# Where are presets stored on Mac?



## JohnNewman (Jun 25, 2018)

Hello, I've just imported about a dozen sets of older presets, including several purchased sets, that I previously used on older versions of Lightroom. I'd been keeping them in a separate folder in my Pictures folder on my HD and now want to delete this old folder. I've been checking and, although they are successfully imported to LRCC, I can't see where they are kept. I've checked (as far as I can see) the Application Support folder in Library but no joy. I presume LRCC has copied them somewhere but want to be sure before irretrievably deleting the old versions. Anyone know please?
Thanks, John.


----------



## Victoria Bampton (Jun 25, 2018)

LR CC stores them in the cloud and keeps a local cache in the Lightroom Library.lrlibrary along with the local cache of the cloud database and photos. If you go rummaging in that package, you can find them in the settings subfolder, but they're given alphanumeric names, so you'd have a hard time figuring out which was which. As long as you can see them in the Presets panel in LRCC, it's got them.


----------



## JohnNewman (Jun 25, 2018)

Ah, thank you so much. Guess it makes sense of the whole package being in the cloud so to speak.  Am I right in thinking that with the latest updates they are XMP files? Just wondering as when I try to export one, it seems to do it as such rather than the original lrtemplate file? Not that it matters I suppose!


----------



## Victoria Bampton (Jun 26, 2018)

Yes, with the release of LRCC 1.3 and LR Classic 7.3, the preset format changed to xmp.


----------



## JohnNewman (Jun 26, 2018)

Thank you again.


----------

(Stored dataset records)
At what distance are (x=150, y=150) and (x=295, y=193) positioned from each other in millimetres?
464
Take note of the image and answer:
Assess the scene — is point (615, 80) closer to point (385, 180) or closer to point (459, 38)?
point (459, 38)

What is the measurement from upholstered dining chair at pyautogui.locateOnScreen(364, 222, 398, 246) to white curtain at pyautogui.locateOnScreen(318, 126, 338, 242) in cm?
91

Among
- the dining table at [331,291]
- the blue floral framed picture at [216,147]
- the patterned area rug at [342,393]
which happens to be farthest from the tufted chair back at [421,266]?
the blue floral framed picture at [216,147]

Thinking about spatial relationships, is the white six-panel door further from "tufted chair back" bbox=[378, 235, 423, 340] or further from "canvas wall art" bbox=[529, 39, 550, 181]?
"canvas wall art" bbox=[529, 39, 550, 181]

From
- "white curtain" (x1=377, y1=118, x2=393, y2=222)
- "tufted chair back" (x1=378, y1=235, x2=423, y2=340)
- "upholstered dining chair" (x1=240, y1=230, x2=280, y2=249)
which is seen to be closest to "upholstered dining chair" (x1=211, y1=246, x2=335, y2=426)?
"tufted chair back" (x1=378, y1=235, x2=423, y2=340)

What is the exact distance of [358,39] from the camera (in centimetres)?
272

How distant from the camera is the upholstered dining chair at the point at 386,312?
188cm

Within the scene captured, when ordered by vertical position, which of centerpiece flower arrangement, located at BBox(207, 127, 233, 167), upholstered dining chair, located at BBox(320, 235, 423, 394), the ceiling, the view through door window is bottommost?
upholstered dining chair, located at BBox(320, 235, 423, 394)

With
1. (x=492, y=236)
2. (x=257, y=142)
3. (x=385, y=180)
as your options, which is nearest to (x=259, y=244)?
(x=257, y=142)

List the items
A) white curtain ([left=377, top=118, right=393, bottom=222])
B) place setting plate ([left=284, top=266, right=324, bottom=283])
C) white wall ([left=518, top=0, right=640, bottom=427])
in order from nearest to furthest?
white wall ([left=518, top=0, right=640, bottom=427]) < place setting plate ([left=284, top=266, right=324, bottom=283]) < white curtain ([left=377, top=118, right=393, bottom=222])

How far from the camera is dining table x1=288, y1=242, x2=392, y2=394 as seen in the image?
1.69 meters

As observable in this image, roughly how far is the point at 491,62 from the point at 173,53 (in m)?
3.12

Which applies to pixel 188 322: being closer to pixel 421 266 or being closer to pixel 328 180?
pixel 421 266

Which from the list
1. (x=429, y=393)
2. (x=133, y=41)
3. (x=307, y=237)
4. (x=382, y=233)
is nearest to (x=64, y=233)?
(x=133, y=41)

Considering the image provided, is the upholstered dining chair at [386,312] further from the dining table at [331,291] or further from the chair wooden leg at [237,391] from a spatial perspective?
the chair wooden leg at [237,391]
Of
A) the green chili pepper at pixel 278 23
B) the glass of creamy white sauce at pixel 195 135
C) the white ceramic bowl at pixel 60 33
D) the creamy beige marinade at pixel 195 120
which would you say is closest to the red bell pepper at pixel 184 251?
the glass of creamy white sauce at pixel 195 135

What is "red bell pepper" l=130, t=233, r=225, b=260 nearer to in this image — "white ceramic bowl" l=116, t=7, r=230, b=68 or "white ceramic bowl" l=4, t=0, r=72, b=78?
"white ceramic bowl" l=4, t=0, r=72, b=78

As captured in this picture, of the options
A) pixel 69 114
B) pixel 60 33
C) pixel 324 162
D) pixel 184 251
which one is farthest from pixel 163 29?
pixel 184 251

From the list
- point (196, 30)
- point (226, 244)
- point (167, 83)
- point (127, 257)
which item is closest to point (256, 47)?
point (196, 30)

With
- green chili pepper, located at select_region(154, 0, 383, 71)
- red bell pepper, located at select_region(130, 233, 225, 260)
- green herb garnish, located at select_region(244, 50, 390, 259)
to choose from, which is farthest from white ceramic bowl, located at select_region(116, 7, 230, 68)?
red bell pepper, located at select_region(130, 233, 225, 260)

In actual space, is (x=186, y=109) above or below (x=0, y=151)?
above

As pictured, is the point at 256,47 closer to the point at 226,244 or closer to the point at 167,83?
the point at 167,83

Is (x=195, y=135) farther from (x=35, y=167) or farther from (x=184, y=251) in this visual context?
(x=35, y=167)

▸ Do this:
Please answer these questions about the Lightroom presets thread:
1. In what package does LR CC keep a local cache of the presets?
2. With which releases did the preset format change to xmp?
3. Before importing them, where had the original poster been keeping the older presets?
These records were taken from a separate source, not from the thread.

▸ Solved problem:
1. Lightroom Library.lrlibrary (in its settings subfolder)
2. LRCC 1.3 and LR Classic 7.3
3. In a separate folder in the Pictures folder on the HD